3. The court gave a lengthy charge to the jury, to which a general exception was reserved. The charge certainly asserts several correct legal propositions arising out of the evidence. The exception is directed as well against these propositions, as against any other parts of the charge. Unless it was maintained as well to these propositions, as to others supposed to be erroneous, we would be compelled to do for the appellant, what he would not do for himself, to analyze the charge, and if error is found in it, to direct his exception to the error. That was his duty which he cannot devolve on this court. If there be error in the charge, and the attention of the court had been called to it by an exception, it could then have been corrected. Or, the appellee may have deemed the charge in the respect singled out as erroneous, not important to a recovery, and have waived it. The appellant cannot by a general exception of this character deprive the court of the power of correcting an error, into which it may have fallen by inadvertence, nor his adversary of the right to waive it, rather than incur the hazards of a reversal. No such general exception can be supported unless the charge as a whole is erroneous.
4. The first and second charges requested by the appellant, assert in effect the same proposition, and the court erred in refusing to give them. A consideration wholly past and executed, will not support a promise. There is no element of detriment to the promissee, or of benefit to the promisor. If the note was given in consideration of antecedent services rendered the intestate by the appellee, and he had paid her for such services, the amount he had agreed to pay, and she had agreed to receive for them, or if there was no special agreement as to the amount he should pay, an amount she was willing to receive and had received for them, a subsequent promise to pay a greater sum is gratuitous, and whether resting in parol, or reduced to writing in the form of a promissory note, is incapable of enforcement by suit at law. 1 Pars, on Con. 427. Shaw v. Boyd, 1st St. & Port. 83.

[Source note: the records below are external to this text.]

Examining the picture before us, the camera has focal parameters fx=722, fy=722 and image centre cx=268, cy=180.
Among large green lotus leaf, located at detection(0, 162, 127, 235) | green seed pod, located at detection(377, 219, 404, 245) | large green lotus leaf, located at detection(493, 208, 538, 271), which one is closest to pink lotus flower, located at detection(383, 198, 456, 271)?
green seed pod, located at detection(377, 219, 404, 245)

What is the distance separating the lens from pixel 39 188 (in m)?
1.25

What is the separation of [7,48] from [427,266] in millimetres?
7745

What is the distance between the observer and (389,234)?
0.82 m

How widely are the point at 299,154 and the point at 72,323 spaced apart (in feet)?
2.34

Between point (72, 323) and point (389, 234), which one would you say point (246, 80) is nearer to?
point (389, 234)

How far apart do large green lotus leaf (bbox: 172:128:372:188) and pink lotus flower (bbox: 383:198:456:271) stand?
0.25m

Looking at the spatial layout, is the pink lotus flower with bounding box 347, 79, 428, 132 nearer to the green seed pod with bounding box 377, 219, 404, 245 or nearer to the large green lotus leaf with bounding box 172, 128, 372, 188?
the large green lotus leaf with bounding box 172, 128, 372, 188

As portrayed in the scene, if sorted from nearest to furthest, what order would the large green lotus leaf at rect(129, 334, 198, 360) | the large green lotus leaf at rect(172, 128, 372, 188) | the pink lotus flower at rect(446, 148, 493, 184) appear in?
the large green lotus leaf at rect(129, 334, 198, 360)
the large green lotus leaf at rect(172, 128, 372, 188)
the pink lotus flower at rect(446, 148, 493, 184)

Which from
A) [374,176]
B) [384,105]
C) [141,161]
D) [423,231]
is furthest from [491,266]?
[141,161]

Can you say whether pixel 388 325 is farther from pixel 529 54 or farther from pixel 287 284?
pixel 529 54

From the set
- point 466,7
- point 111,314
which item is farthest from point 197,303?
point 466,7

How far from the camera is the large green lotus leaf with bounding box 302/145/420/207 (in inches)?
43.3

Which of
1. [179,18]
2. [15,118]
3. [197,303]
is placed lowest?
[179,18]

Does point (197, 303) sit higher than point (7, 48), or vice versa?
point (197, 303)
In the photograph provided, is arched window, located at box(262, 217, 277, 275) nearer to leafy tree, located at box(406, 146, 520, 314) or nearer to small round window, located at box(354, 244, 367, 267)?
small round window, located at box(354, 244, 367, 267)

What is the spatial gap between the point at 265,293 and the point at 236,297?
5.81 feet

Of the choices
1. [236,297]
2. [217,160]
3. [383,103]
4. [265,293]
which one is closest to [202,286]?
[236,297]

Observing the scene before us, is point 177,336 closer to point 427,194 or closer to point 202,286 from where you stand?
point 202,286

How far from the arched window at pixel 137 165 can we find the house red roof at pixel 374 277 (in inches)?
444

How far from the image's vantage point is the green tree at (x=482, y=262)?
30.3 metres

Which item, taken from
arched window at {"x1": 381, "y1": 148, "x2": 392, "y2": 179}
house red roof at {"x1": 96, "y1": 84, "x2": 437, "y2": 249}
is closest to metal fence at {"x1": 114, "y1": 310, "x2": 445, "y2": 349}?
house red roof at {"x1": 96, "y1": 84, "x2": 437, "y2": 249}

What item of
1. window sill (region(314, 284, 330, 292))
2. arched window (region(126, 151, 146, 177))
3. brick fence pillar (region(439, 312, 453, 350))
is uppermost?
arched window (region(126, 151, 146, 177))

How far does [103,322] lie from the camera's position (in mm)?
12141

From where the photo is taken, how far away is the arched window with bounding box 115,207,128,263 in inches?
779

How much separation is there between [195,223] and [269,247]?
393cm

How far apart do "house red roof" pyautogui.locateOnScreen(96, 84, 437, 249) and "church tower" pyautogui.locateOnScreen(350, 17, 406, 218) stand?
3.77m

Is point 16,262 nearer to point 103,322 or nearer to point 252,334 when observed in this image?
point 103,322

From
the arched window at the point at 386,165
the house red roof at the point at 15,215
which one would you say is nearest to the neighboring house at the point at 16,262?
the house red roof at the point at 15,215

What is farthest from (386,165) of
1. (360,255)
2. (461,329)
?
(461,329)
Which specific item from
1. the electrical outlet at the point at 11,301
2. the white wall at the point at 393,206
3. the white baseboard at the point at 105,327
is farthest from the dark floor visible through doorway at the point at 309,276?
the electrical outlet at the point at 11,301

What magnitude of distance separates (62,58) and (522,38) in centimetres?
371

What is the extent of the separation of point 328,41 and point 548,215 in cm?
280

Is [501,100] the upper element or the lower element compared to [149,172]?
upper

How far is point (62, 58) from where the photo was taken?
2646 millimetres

5. The third charge requested should have been given. When evidence is given that on an insufficient consideration, a promissory note has been obtained from a person enfeebled in body and mind by disease, and long continued drunkenness, and who at its execution is under the influence of liquor, a presumption of fraud arises, which must be countervailed by evidence of a fair consideration, and fair and honest dealing on the part of him who claims the note as a valid contract. Hale v. Brown, 11 Ala., 87.
For the errors pointed out the judgment is reversed and the cause remanded.